Vertex AI is a comprehensive platform for building and deploying machine learning models. When developers upload models using the SDK, artifacts are temporarily staged in a Google Cloud Storage (GCS) bucket before deployment. The vulnerability occurs when users do not specify a staging bucket, prompting the SDK to generate one using a predictable naming pattern. Critically, the SDK verifies only the existence of the bucket, not its ownership, creating an opportunity for exploitation.

This flaw enables a technique known as “bucket squatting,” where an attacker pre-creates the expected bucket name within their own project. Consequently, the victim’s model artifacts are inadvertently uploaded to the attacker’s infrastructure. The exploitation method, termed “Pickle in the Middle” by researchers, leverages Python’s pickle deserialization to achieve code execution.

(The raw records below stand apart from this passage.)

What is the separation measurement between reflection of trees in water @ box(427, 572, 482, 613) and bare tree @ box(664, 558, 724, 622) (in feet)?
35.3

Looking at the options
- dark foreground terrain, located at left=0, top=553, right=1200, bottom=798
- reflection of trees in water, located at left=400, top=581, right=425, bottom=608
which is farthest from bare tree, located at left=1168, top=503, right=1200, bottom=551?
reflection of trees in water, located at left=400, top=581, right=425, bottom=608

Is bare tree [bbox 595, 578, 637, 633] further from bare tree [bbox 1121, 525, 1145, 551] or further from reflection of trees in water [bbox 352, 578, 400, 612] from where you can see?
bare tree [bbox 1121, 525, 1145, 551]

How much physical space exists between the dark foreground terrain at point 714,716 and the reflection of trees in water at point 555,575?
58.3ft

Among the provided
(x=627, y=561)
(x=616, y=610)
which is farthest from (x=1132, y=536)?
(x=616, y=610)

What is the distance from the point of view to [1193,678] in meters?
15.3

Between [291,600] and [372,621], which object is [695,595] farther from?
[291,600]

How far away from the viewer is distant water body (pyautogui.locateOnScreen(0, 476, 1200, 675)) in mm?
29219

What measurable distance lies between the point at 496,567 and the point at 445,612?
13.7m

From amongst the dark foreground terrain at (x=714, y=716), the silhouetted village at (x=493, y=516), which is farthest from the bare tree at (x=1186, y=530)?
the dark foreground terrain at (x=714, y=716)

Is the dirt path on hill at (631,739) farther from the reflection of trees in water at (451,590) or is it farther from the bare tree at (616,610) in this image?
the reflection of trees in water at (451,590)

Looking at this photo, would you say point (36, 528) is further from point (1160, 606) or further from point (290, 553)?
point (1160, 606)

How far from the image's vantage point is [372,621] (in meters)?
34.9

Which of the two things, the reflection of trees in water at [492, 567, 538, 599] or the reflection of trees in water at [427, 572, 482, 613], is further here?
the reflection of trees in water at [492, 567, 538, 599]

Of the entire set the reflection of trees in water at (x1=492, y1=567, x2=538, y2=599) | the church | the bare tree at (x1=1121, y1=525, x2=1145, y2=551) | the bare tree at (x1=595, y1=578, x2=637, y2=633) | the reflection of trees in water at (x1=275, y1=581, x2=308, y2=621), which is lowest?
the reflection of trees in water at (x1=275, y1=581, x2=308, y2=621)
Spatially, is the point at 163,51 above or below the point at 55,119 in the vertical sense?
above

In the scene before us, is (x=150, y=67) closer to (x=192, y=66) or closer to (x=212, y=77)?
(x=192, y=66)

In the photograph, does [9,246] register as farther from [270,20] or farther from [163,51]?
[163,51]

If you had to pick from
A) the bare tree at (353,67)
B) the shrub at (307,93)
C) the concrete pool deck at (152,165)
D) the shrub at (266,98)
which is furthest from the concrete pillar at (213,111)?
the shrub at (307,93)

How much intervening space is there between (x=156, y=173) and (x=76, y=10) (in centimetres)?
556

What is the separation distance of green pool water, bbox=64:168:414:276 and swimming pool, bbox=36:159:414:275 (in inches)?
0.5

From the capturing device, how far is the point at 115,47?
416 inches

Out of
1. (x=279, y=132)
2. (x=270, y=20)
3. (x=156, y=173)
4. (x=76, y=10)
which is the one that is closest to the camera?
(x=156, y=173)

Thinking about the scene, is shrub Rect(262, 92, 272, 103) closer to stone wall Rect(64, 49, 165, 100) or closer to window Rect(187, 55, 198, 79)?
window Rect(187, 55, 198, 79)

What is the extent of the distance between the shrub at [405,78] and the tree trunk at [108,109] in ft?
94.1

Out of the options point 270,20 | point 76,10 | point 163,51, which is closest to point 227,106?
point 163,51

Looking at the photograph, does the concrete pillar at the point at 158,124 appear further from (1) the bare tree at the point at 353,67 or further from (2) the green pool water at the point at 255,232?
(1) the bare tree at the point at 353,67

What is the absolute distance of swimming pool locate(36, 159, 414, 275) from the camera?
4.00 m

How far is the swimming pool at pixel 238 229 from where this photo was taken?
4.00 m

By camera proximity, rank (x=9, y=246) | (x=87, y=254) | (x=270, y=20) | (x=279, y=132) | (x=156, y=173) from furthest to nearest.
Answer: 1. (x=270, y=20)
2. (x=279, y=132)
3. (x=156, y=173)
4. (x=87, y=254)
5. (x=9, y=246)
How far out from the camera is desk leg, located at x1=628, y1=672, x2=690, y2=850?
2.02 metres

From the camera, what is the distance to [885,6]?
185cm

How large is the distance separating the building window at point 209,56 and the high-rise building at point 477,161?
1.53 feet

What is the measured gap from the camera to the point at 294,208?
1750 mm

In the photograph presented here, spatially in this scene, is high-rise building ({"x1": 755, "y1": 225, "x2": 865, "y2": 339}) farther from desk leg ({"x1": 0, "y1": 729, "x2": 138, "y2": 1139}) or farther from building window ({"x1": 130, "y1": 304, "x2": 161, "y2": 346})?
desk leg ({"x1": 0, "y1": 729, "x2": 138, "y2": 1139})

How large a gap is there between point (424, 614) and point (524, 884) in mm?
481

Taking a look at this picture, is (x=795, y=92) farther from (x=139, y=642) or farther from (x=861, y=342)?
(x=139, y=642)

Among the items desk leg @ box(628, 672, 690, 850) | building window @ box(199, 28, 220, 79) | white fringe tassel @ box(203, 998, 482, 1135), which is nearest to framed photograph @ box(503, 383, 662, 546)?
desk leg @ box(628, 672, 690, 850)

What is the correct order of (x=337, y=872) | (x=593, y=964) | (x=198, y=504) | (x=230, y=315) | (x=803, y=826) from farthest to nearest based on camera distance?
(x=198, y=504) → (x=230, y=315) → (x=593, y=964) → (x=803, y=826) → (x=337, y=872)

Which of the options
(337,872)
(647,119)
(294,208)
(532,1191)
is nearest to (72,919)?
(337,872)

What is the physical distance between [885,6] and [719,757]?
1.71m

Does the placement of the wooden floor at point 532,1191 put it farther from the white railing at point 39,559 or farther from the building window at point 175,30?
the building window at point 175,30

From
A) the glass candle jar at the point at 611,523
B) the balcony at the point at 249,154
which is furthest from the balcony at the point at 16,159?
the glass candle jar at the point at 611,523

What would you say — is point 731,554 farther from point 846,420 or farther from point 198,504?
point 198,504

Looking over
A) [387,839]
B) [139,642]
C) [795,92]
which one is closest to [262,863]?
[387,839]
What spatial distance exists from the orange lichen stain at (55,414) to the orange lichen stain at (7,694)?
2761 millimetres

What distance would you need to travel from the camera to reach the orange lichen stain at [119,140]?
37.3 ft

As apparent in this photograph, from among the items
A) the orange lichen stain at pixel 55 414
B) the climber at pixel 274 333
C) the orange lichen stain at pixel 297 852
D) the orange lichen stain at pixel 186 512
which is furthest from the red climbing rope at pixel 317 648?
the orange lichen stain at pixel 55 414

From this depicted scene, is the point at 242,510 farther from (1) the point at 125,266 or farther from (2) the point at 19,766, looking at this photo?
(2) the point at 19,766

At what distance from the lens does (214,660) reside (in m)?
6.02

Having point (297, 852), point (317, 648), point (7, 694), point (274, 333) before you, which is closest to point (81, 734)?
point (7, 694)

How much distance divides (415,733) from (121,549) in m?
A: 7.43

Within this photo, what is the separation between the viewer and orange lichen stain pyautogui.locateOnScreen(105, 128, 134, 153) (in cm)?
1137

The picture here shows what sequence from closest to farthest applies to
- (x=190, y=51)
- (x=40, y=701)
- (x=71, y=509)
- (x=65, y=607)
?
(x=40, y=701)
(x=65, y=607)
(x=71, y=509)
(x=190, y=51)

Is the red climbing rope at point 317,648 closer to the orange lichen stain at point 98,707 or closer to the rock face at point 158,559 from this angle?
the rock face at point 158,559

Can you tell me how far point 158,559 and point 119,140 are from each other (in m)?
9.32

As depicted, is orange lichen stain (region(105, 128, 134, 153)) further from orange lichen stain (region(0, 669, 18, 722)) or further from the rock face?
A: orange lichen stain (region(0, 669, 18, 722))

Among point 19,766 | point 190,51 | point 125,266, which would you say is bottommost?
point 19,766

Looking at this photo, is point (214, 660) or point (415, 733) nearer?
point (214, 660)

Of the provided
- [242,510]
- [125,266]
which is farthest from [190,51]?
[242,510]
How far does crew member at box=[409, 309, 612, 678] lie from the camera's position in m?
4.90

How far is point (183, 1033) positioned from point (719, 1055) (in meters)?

The attack unfolds in several stages:

  • The attacker predicts the victim’s default bucket name and creates it in their own project with permissive access controls.
  • When the victim uploads a model, the SDK unknowingly sends artifacts to the attacker’s bucket.
  • A malicious cloud function detects the upload and replaces the model file within milliseconds.
  • The poisoned model is later deployed by Vertex AI infrastructure.
  • During model loading, pickle deserialization executes attacker-controlled code.

This process occurs within a narrow race window of approximately 2.5 seconds, allowing the attacker to swap the model before it is consumed by Google’s service agent.

Successful exploitation enables full remote code execution inside Vertex AI serving environments. In proof-of-concept testing, attackers were able to:

  • Extract service account tokens from the metadata server.
  • Access other models stored in the same tenant environment.
  • Enumerate BigQuery datasets and permissions.
  • Gather internal infrastructure details from cloud logs.

Notably, the compromised credentials carried broad cloud-platform scope, significantly increasing the potential impact of the attack.

According to Unit42 researchers at Palo Alto Networks, the vulnerability stems from the SDK’s staging logic in the `gcs_utils.py` module, where bucket names are generated predictably and validated only for existence, without verifying ownership. This design flaw allowed cross-project resource abuse, effectively breaking isolation boundaries between different cloud projects.

In response to the disclosure, Google has released patches to address the issue. Users are strongly advised to update their Vertex AI Python SDK to the latest version and to specify custom, securely configured staging buckets to mitigate potential risks.

This incident underscores the importance of rigorous security practices in cloud-based AI development. Organizations should implement strict access controls, regularly audit cloud resources, and ensure that all components of their AI pipelines are configured securely to prevent similar vulnerabilities.